Monday, May. 11, 1953

Better Days

U.S.-Brazilian relations were rolling more smoothly than at any time since the years of World War II alliance. On the same day last week, in capitals 4,800 miles apart, Brazilians and Americans sat down to wind up long-pending business that would bind the New World's two biggest republics closer together.

In Rio, Brazil's Senate voted final approval, 40 to 8, of the Bilateral Military Assistance pact. Brazil agreed to supply strategic materials to the U.S.; in return, the U.S. will provide Brazil with technical military assistance and training equipment. The pact, similar to others signed with Chile, Cuba, Peru, Ecuador, Colombia, Uruguay and the Dominican Republic, had long been blocked and bitterly attacked by Communists and extreme nationalists as a slur on Brazil's "sovereignty." To preside over the joint Brazilian-U.S. military commission, President Vargas appointed Brigadier Eduardo Gomes, his 1950 election opponent.

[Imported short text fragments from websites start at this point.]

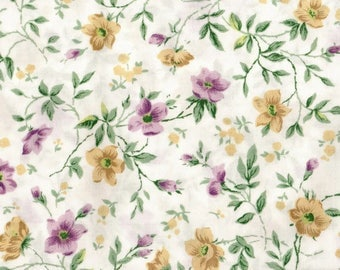 Vintage Pair Laura Ashley Twin Standard (2) Floral Pillowcases Mauve Yellow Green Flowers Cream Pillow Cases New Old Stock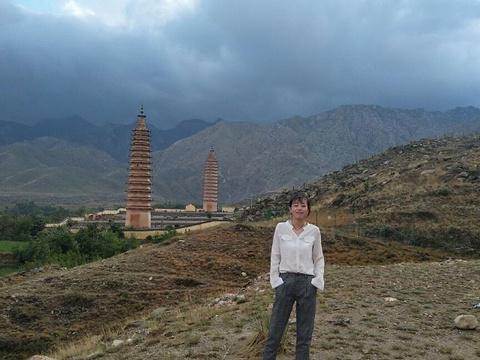 拜寺口双塔旅游景点图片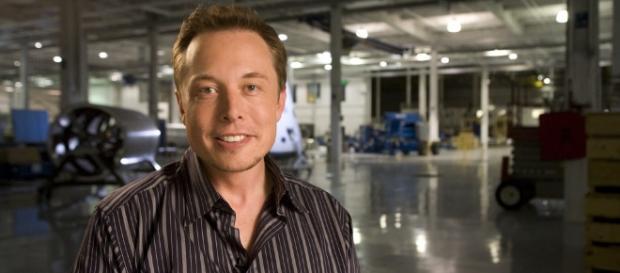 The Tesla boss Elon Musk is still friends with ex-girlfriend Amber Heard. ~ Flickr/OmInnovation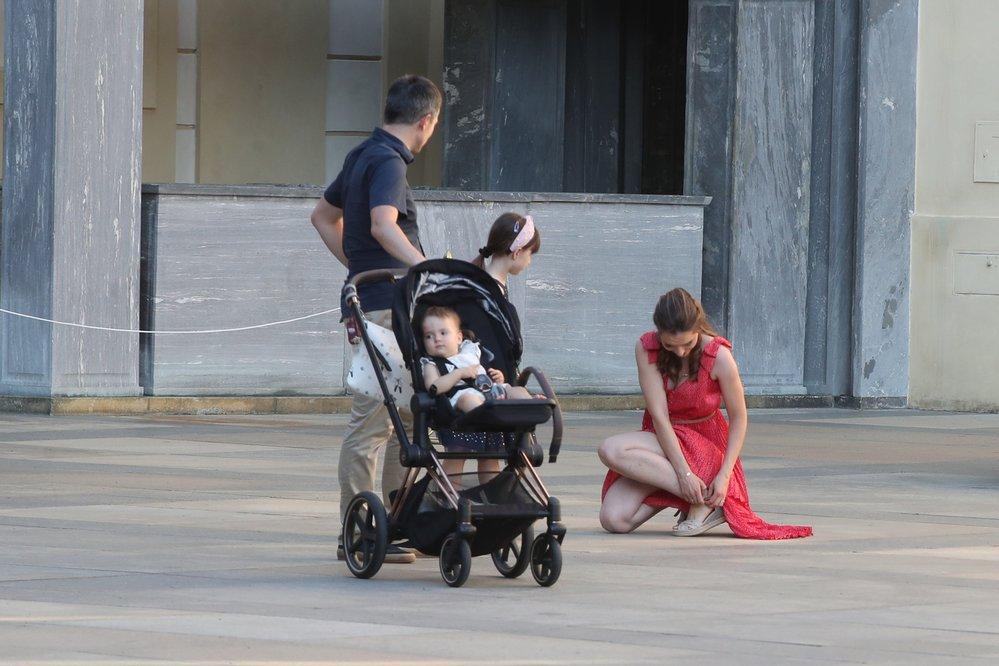 Syn exprezidenta Václava Klause Jan na oslavě s manželkou a dětmi (18.6.2021)
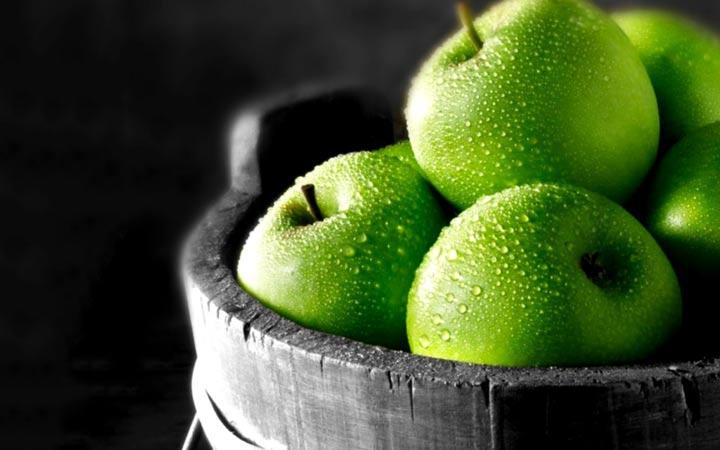 چه خوراکیهایی را نباید بهصورت خام یا نارس بخوریم - سیب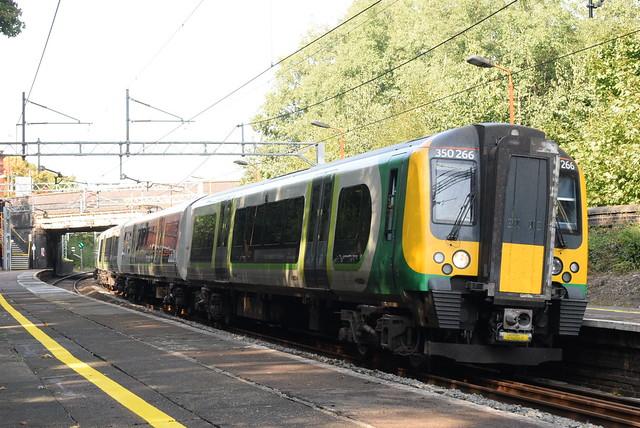 WMR 350266 @ Smethwick Rolfe Street railway station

In Washington, a Bank of Brazil agent signed the $300 million U.S. loan granted by decision of President Eisenhower just before Brazil partially devalued "its currency last February. As finally negotiated, the loan is to be guaranteed jointly by the bank and the Brazilian Treasury, and will be repaid in monthly installments over a three-year period. For U.S. exporters, who have had to wait up to nine months for payments during Brazil's dollar crisis, the government's promise to pay off the entire $423 million backlog by July i--and to carry on thereafter on a pay-as-you-go basis--was welcome news.